In the case of G v G , The Family Division made an order for periodical payments in favour of the wife by also taking into account her earning potential and trust interests.
The wife was 33 and the husband, 38. They had one child. The husband earned between £330,000 and £458,000 per annum. The wife had worked as a barrister up until the time she had their son, returning on a part-time basis.
The wife had received dividends and interest from a family holding company for which her father was one of the directors. These payments equated to £1,400 per month and then increased to £1,500 per month. The wife was also the beneficiary of 11 family trusts and had received capital, loans and interest from the trusts as well as gifts from her father.

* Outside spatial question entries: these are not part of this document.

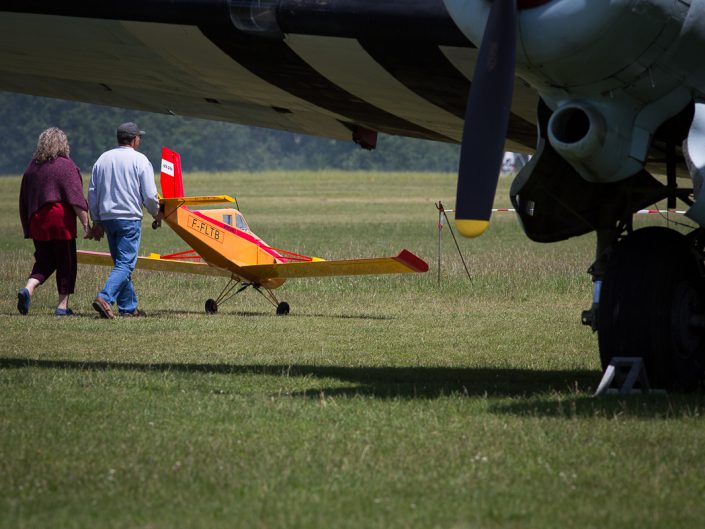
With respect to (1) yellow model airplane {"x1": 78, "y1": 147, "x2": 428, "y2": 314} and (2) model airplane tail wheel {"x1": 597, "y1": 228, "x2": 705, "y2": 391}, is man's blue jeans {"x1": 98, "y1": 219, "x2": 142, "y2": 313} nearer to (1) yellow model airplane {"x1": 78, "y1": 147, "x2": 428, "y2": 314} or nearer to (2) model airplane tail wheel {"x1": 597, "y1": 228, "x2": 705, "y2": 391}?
(1) yellow model airplane {"x1": 78, "y1": 147, "x2": 428, "y2": 314}

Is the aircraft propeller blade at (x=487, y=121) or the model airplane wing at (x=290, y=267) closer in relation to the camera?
the aircraft propeller blade at (x=487, y=121)

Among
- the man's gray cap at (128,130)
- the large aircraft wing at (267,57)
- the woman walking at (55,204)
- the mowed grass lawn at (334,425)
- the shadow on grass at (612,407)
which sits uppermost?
the large aircraft wing at (267,57)

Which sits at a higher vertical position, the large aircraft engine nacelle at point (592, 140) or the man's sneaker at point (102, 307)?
the large aircraft engine nacelle at point (592, 140)

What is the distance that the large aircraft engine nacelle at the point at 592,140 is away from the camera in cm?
751

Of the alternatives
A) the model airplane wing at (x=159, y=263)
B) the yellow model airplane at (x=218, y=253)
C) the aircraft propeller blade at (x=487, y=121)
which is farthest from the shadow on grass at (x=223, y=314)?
the aircraft propeller blade at (x=487, y=121)

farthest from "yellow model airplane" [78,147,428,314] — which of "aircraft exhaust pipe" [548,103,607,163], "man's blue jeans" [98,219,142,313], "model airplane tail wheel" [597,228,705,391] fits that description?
"aircraft exhaust pipe" [548,103,607,163]

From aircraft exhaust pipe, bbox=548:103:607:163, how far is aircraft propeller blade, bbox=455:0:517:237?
1.20 ft

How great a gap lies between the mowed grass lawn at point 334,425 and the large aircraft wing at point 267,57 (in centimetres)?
208

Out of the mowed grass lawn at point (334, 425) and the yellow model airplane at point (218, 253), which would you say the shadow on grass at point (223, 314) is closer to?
the mowed grass lawn at point (334, 425)

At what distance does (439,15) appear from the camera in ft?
28.0

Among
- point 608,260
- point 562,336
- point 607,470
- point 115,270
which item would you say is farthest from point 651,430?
point 115,270

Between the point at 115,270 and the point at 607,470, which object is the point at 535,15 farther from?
the point at 115,270

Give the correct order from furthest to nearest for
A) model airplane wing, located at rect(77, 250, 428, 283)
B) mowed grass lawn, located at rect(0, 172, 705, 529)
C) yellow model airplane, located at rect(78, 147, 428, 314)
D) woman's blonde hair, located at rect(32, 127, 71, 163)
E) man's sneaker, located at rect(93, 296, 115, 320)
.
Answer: yellow model airplane, located at rect(78, 147, 428, 314), model airplane wing, located at rect(77, 250, 428, 283), woman's blonde hair, located at rect(32, 127, 71, 163), man's sneaker, located at rect(93, 296, 115, 320), mowed grass lawn, located at rect(0, 172, 705, 529)

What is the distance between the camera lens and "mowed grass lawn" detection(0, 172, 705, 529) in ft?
16.6
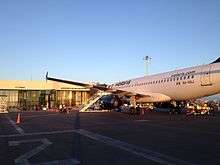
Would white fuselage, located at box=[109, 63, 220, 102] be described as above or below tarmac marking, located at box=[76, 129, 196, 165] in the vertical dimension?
above

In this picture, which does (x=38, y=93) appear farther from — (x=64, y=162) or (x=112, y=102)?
(x=64, y=162)

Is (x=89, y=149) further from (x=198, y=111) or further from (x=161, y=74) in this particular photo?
(x=198, y=111)

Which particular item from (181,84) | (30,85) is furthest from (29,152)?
(30,85)

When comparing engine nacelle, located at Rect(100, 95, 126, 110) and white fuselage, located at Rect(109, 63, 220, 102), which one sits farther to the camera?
engine nacelle, located at Rect(100, 95, 126, 110)

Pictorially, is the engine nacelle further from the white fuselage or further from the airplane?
the white fuselage

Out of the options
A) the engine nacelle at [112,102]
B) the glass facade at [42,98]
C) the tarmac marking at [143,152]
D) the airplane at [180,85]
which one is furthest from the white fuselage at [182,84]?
the glass facade at [42,98]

In deciding the level and duration of periodical payments to award the judge took into account what he believed the trustees would be likely to do in the future. The judge found that this would include assisting the wife purchase a property for her and her son and to help her maintain a reasonably comfortable standard of living whilst encouraging her to maximise her own earnings whilst caring for her son.
The judge also ruled that in 5 to 10 years time the wife was also likely to receive further significant capital or income from the trusts.
Taking into account all principles the judge ruled that the wife should receive periodical payments of £95,500 pa which would reduce to £75,500 pa after two years and reduce again to £55,500 pa after 4 years and to £35,000 pa after 6 years.
The wife’s interests were not matrimonial assets as they had existed before, and would continue after the marriage. They were part of the financial resources that were available to the wife to continue an independent and self-sufficient lifestyle.